Increased regulatory T cells (Treg) after radiotherapy have been reported, but the mechanisms of their induction remain incompletely understood. TGFß is known to foster Treg differentiation within tumors and is activated following radiotherapy. Thus, we hypothesized that TGFß blockade would result in decreased Tregs within the irradiated tumor microenvironment. We found increased Tregs in the tumors of mice treated with focal radiotherapy and TGFß blockade. This increase was mediated by upregulation of another TGFß family member, activin A. In vitro, activin A secretion was increased following irradiation of mouse and human breast cancer cells, and its expression was further enhanced upon TGFß blockade.
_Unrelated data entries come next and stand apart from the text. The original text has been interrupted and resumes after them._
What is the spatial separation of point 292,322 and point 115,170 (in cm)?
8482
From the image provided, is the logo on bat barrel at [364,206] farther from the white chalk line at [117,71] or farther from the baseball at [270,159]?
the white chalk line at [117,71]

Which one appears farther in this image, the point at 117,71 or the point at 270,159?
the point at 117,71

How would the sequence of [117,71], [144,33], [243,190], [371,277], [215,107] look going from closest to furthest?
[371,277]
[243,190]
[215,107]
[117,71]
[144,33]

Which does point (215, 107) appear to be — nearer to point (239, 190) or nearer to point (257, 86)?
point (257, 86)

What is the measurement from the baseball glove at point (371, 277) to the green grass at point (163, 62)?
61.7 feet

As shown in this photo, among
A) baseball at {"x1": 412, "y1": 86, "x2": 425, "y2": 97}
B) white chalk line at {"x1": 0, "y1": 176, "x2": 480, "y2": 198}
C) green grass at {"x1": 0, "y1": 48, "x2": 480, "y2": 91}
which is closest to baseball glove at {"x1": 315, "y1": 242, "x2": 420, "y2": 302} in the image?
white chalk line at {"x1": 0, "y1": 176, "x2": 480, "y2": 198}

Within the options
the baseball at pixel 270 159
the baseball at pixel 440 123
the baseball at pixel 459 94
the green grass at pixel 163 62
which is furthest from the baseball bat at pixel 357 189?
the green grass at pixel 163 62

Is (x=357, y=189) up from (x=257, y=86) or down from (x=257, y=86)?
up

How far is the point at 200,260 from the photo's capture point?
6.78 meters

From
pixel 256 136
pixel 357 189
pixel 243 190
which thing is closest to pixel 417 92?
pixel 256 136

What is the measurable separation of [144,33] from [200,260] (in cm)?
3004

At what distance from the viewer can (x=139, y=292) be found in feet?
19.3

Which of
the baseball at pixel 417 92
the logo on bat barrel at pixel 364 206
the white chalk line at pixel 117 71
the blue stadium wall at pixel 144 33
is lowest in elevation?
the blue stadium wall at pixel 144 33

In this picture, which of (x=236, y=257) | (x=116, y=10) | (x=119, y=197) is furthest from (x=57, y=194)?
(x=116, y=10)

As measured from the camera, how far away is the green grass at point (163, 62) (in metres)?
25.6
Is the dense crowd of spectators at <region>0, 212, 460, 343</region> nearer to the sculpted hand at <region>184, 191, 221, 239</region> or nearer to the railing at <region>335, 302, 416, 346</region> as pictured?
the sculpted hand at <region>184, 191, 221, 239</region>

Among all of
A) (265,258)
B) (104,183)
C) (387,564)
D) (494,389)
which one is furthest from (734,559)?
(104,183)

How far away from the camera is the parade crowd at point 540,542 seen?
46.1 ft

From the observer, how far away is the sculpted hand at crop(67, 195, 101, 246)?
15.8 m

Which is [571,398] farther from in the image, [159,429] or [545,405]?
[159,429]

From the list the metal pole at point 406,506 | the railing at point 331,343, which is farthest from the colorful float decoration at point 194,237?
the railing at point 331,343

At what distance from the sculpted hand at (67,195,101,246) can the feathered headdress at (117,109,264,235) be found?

In vivo, dual blockade of activin A and TGFß was required to decrease intratumoral Tregs in the context of radiotherapy. This resulted in an increase in CD8+ T-cell priming and was associated with a reduced tumor recurrence rate. Combination of immune checkpoint inhibitors with the dual blockade of activin A and TGFß led to the development of tumor-specific memory responses in irradiated breast cancer. Supporting the translational value of activin A targeting to reduce Treg-mediated immunosuppression, retrospective analysis of a public dataset of patients with breast cancer revealed a positive correlation between activin A gene expression and Treg abundance. Overall, these results shed light on an immune escape mechanism driven by activin A and suggest that dual targeting of activin A and TGFß may be required to optimally unleash radiation-induced antitumor immunity against breast cancer.